>> begin Input for this task

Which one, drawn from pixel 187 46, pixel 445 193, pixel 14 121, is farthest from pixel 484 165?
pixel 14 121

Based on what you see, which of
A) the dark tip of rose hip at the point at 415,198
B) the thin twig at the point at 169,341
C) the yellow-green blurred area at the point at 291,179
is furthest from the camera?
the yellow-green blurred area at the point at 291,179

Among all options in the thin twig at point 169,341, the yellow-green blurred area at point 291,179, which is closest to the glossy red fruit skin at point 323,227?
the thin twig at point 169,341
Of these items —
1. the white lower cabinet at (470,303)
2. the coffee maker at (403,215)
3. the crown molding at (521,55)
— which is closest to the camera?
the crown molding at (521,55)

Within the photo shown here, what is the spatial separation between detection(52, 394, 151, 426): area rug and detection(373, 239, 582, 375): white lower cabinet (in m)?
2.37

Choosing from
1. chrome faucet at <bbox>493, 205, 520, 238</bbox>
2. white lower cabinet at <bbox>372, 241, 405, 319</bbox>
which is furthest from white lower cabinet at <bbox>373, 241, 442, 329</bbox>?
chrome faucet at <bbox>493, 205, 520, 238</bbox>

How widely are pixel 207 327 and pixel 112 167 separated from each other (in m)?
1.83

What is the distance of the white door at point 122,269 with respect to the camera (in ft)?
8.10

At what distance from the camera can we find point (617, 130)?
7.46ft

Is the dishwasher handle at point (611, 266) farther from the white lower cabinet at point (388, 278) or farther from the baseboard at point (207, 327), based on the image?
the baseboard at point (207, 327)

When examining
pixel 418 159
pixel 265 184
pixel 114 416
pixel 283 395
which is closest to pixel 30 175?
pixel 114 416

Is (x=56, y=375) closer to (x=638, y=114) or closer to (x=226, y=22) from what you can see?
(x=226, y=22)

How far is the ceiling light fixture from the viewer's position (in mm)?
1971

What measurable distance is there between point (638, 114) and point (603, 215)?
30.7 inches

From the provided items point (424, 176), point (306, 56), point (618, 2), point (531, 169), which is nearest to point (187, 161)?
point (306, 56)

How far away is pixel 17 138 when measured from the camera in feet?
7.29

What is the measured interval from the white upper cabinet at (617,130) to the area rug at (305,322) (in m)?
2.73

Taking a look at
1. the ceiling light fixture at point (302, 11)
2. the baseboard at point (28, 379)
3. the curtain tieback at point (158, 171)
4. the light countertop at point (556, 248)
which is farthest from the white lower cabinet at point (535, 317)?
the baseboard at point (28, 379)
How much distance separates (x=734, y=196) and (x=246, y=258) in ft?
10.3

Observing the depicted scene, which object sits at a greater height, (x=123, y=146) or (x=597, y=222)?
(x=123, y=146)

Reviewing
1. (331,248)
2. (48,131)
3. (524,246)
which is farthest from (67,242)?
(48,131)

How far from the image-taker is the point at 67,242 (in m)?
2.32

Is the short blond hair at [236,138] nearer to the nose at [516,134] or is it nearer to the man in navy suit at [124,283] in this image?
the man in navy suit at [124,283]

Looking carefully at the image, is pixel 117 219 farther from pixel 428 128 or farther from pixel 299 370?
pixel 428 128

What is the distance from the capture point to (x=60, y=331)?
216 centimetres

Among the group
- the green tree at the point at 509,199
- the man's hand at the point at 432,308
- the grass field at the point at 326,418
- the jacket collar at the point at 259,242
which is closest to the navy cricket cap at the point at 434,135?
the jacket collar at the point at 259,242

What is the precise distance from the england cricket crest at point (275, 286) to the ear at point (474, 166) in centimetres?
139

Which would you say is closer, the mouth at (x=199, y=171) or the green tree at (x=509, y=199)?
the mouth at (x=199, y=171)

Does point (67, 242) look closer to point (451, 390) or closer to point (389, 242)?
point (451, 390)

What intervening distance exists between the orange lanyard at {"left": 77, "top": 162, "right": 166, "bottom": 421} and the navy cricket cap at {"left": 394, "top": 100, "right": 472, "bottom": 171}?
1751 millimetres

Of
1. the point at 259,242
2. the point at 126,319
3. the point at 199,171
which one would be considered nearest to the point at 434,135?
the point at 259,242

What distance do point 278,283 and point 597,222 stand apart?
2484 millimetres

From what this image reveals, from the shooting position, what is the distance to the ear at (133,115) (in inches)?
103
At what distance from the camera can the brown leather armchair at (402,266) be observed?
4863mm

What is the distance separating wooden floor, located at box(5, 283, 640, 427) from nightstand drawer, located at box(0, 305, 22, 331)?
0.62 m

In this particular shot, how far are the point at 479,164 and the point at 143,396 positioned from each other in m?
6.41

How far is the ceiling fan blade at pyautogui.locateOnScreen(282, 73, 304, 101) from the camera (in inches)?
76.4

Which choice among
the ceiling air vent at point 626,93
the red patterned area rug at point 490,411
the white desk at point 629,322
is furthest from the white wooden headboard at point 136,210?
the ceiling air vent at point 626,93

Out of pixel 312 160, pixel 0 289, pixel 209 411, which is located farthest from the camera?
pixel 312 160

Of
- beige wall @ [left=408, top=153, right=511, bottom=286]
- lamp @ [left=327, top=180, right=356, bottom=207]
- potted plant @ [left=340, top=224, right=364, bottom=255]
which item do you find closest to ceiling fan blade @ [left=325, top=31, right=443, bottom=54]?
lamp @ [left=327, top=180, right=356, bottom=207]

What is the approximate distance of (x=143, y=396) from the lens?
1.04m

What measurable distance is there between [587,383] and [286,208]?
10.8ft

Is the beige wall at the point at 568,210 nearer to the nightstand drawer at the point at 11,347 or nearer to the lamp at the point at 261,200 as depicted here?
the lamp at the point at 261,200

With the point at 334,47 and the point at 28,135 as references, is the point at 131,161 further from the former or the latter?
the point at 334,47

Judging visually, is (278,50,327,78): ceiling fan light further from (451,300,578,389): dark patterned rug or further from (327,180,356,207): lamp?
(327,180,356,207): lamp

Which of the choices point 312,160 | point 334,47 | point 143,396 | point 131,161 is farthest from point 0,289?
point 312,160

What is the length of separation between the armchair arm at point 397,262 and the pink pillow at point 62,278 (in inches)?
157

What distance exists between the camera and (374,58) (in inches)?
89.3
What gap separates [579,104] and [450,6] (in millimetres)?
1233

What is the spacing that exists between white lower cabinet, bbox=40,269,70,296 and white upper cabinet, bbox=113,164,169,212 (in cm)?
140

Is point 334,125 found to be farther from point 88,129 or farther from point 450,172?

>> end Input for this task

## Description of the task
Copy the entire listing above word for word, from the first line to the last.

## Full response
Which one, drawn from pixel 187 46, pixel 445 193, pixel 14 121, is farthest from pixel 484 165?
pixel 14 121

Based on what you see, which of
A) the dark tip of rose hip at the point at 415,198
B) the thin twig at the point at 169,341
C) the yellow-green blurred area at the point at 291,179
is furthest from the camera?
the yellow-green blurred area at the point at 291,179

Among all options in the thin twig at point 169,341, the yellow-green blurred area at point 291,179, which is closest to the glossy red fruit skin at point 323,227?
the thin twig at point 169,341
Of these items —
1. the white lower cabinet at (470,303)
2. the coffee maker at (403,215)
3. the crown molding at (521,55)
— which is closest to the camera?
the crown molding at (521,55)

Within the photo shown here, what is the spatial separation between detection(52, 394, 151, 426): area rug and detection(373, 239, 582, 375): white lower cabinet (in m)?
2.37

Choosing from
1. chrome faucet at <bbox>493, 205, 520, 238</bbox>
2. white lower cabinet at <bbox>372, 241, 405, 319</bbox>
which is furthest from white lower cabinet at <bbox>373, 241, 442, 329</bbox>?
chrome faucet at <bbox>493, 205, 520, 238</bbox>

How widely are pixel 207 327 and pixel 112 167 separated from each other (in m)?
1.83

What is the distance of the white door at point 122,269 with respect to the camera (in ft)?
8.10

At what distance from the camera can we find point (617, 130)?
7.46ft

Is the dishwasher handle at point (611, 266) farther from the white lower cabinet at point (388, 278) or farther from the baseboard at point (207, 327), based on the image?
the baseboard at point (207, 327)

When examining
pixel 418 159
pixel 265 184
pixel 114 416
pixel 283 395
which is closest to pixel 30 175?
pixel 114 416

Is (x=56, y=375) closer to (x=638, y=114) or closer to (x=226, y=22) from what you can see?
(x=226, y=22)

How far is the ceiling light fixture from the viewer's position (in mm)?
1971

What measurable distance is there between point (638, 114) and point (603, 215)?
30.7 inches

From the provided items point (424, 176), point (306, 56), point (618, 2), point (531, 169), which is nearest to point (187, 161)?
point (306, 56)

How far away is pixel 17 138 when measured from the camera in feet?
7.29

What is the measured interval from the white upper cabinet at (617,130) to the area rug at (305,322) (in m)?
2.73

Taking a look at
1. the ceiling light fixture at point (302, 11)
2. the baseboard at point (28, 379)
3. the curtain tieback at point (158, 171)
4. the light countertop at point (556, 248)
which is farthest from the white lower cabinet at point (535, 317)?
the baseboard at point (28, 379)
How much distance separates (x=734, y=196) and (x=246, y=258) in ft?
10.3

Observing the depicted scene, which object sits at a greater height, (x=123, y=146) or (x=597, y=222)?
(x=123, y=146)

Reviewing
1. (331,248)
2. (48,131)
3. (524,246)
which is farthest from (67,242)?
(48,131)

How far from the image-taker is the point at 67,242 (in m)?
2.32

Is the short blond hair at [236,138] nearer to the nose at [516,134] or is it nearer to the man in navy suit at [124,283] in this image?
the man in navy suit at [124,283]

Looking carefully at the image, is pixel 117 219 farther from pixel 428 128 or farther from pixel 299 370?
pixel 428 128

What is the distance from the capture point to (x=60, y=331)?
216 centimetres

Among the group
- the green tree at the point at 509,199
- the man's hand at the point at 432,308
- the grass field at the point at 326,418
- the jacket collar at the point at 259,242
which is closest to the navy cricket cap at the point at 434,135?
the jacket collar at the point at 259,242

What is the precise distance from the england cricket crest at point (275, 286) to the ear at point (474, 166) in centimetres?
139

Which would you say is closer, the mouth at (x=199, y=171) or the green tree at (x=509, y=199)?
the mouth at (x=199, y=171)

Does point (67, 242) look closer to point (451, 390) or closer to point (389, 242)?
point (451, 390)

What intervening distance exists between the orange lanyard at {"left": 77, "top": 162, "right": 166, "bottom": 421} and the navy cricket cap at {"left": 394, "top": 100, "right": 472, "bottom": 171}?
1751 millimetres

Of
1. the point at 259,242
2. the point at 126,319
3. the point at 199,171
which one would be considered nearest to the point at 434,135?
the point at 259,242

What distance do point 278,283 and point 597,222 stand apart?
2484 millimetres

From what this image reveals, from the shooting position, what is the distance to the ear at (133,115) (in inches)?
103
At what distance from the camera can the brown leather armchair at (402,266) be observed?
4863mm

What is the distance separating wooden floor, located at box(5, 283, 640, 427) from nightstand drawer, located at box(0, 305, 22, 331)?
0.62 m

In this particular shot, how far are the point at 479,164 and the point at 143,396 positioned from each other in m?
6.41

How far is the ceiling fan blade at pyautogui.locateOnScreen(282, 73, 304, 101) from the camera (in inches)?
76.4

Which choice among
the ceiling air vent at point 626,93
the red patterned area rug at point 490,411
the white desk at point 629,322
is furthest from the white wooden headboard at point 136,210?
the ceiling air vent at point 626,93

Out of pixel 312 160, pixel 0 289, pixel 209 411, which is located farthest from the camera?
pixel 312 160

Of
- beige wall @ [left=408, top=153, right=511, bottom=286]
- lamp @ [left=327, top=180, right=356, bottom=207]
- potted plant @ [left=340, top=224, right=364, bottom=255]
which item do you find closest to ceiling fan blade @ [left=325, top=31, right=443, bottom=54]?
lamp @ [left=327, top=180, right=356, bottom=207]

What is the approximate distance of (x=143, y=396) from the lens?
1.04m

What measurable distance is there between [587,383] and [286,208]?
10.8ft

Is the beige wall at the point at 568,210 nearer to the nightstand drawer at the point at 11,347 or nearer to the lamp at the point at 261,200 as depicted here?
the lamp at the point at 261,200

With the point at 334,47 and the point at 28,135 as references, is the point at 131,161 further from the former or the latter?
the point at 334,47

Judging visually, is (278,50,327,78): ceiling fan light further from (451,300,578,389): dark patterned rug or further from (327,180,356,207): lamp?
(327,180,356,207): lamp

Which of the choices point 312,160 | point 334,47 | point 143,396 | point 131,161 is farthest from point 0,289?
point 312,160

What is the length of separation between the armchair arm at point 397,262 and the pink pillow at point 62,278 (in inches)?
157

What distance exists between the camera and (374,58) (in inches)?
89.3
What gap separates [579,104] and [450,6] (in millimetres)?
1233

What is the spacing that exists between white lower cabinet, bbox=40,269,70,296 and white upper cabinet, bbox=113,164,169,212 (in cm)?
140

Is point 334,125 found to be farther from point 88,129 or farther from point 450,172?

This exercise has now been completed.